Tuesday, 21 June 2016
Riverside Center (Hyatt Regency)
L. Hu (University of Illinois at Chicago), P. J. Phillips (University Of Illinois At Chicago), B. Key (JCESR at Argonne National Laboratory), and J. Cabana (JCESR at University of Illinois at Chicago)
Chemical degradation at electrode/electrolyte interfaces in Li-ion batteries creates the challenge of designing stable cathode materials to avoid the loss of active cathode material at the interface of the cathode and electrolyte. Surface modification with non-active oxide is regarded as a valid strategy to decrease such degradation based on their role as electronic insulator between cathode and electrolyte. Although different oxides have been reported to enhance stability against chemical degradation, the realization of stability and durability of surface modified cathode materials is not well understood owing to the inhomogeneity and complex morphology of typical cathode powders and the resulting difficulty in properly characterizing the surface structure.
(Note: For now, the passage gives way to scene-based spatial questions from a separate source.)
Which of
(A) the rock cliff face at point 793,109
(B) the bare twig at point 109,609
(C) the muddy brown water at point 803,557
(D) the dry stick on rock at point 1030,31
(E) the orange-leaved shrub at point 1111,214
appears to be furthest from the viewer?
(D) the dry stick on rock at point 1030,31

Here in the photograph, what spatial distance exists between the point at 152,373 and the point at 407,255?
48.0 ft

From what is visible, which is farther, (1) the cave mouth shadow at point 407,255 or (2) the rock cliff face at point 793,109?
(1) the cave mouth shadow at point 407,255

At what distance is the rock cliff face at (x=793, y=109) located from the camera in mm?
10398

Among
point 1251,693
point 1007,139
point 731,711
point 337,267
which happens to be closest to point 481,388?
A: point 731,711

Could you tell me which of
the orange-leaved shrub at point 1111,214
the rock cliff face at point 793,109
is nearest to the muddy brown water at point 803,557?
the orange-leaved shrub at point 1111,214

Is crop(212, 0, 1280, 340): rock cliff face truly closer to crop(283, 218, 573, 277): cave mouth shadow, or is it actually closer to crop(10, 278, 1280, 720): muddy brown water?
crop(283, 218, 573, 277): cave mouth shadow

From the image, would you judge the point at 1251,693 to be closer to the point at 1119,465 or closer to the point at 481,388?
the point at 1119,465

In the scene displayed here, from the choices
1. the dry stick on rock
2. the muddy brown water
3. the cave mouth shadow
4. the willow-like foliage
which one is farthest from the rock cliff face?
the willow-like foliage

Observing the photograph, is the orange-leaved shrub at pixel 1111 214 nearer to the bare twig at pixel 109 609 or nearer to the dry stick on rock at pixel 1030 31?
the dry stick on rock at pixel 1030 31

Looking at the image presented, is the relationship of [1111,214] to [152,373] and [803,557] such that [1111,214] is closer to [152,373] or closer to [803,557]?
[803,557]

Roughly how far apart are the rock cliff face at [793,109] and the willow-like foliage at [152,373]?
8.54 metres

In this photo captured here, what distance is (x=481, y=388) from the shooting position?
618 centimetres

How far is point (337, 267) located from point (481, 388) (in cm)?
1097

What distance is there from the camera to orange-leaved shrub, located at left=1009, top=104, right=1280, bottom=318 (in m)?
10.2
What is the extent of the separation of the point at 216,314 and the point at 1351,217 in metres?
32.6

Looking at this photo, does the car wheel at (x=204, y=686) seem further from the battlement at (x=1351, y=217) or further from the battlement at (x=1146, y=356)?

Indeed, the specific chemical identity of the non-active oxide on the surface of cathode materials can vary. For instance, Al
3+ can incorporate as amorphous Al
2O
3 or crystalline LiAl
xCo
1-xO
2, among others.
Herein, we directly synthesized well-defined LiCoO2 (LCO) nanocrystals with a hydrothermal process and employed as model cathode materials before coating 2nm uniform Al3+ oxide thin films on their surface and annealed at different temperatures. Phase analysis have confirmed that Al can be formed as Al2O3 at low temperature and as LiAlxCo1-xO2 at high temperature. Microscopy analysis presents direct proof of Al conformally coated on their surface. The electrochemical properties have demonstrated the different effect of coating with different Al-containing phases. Compared to bare LCO nanoplates, amorphous Al2O3 film coated on such nanoplates presents higher capacity and average stability whereas LiAlxCo1-xO2 coated film have much higher stability with average capacity. Data from atomic resolution TEM and solid state NMR will be discussed.